### STATED TASK:
Render as a JSON list of strings, one string per line with blank lines omitted, the portion of the data that begins with the line containing "In the captured photo" and ends with the line containing "starting at nearest and ending at furthest?", both of those lines included.

═════ EXTRACTED ENTRIES ═════

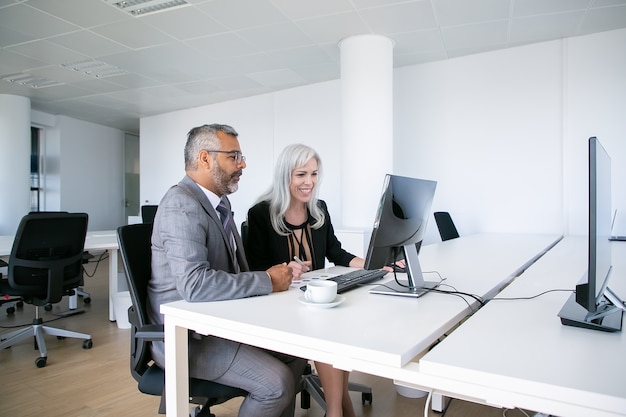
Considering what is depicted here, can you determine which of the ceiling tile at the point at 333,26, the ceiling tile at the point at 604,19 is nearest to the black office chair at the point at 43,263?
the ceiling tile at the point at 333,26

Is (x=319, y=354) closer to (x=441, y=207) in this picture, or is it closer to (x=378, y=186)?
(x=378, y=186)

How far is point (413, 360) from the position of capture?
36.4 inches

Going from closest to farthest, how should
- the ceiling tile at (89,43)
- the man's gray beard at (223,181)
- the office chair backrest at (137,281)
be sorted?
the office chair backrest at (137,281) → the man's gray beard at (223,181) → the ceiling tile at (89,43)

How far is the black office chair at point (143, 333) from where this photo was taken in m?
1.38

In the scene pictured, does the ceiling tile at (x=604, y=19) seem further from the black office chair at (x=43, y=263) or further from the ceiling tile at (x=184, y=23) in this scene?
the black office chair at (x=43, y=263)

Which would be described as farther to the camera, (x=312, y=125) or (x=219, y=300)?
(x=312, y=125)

═════
═════ EXTRACTED ENTRIES ═════

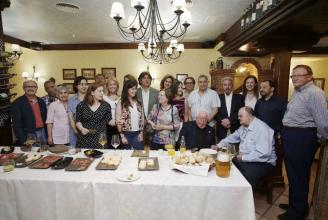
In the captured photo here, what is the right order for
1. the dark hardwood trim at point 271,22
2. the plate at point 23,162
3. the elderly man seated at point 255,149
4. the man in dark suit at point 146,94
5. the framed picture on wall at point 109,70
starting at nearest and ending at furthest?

═════
═════ EXTRACTED ENTRIES ═════

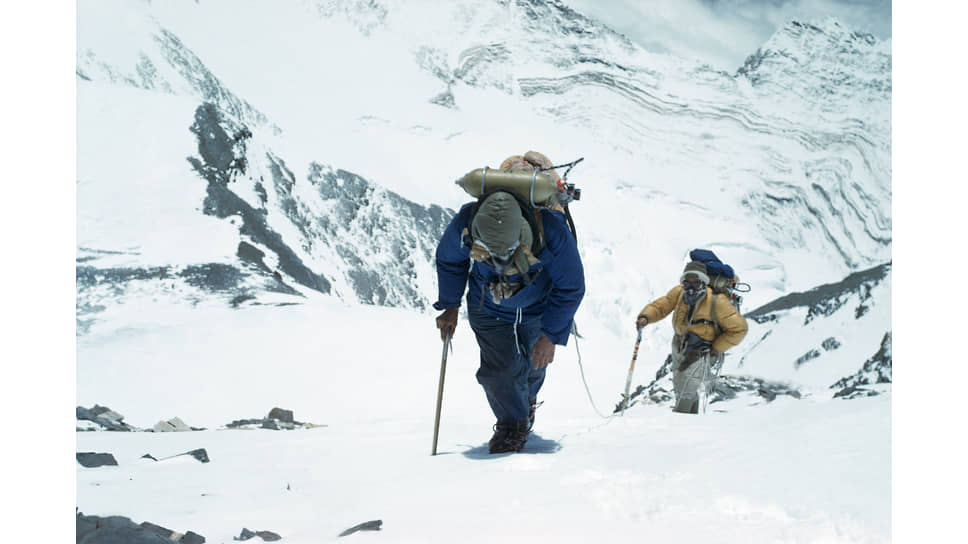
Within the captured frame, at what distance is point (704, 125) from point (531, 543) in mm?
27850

═════

### EXERCISE RESPONSE:
[
  "In the captured photo here, what is the right order for",
  "1. the dark hardwood trim at point 271,22",
  "2. the plate at point 23,162",
  "3. the elderly man seated at point 255,149",
  "4. the man in dark suit at point 146,94",
  "5. the framed picture on wall at point 109,70",
  "starting at nearest and ending at furthest?"
]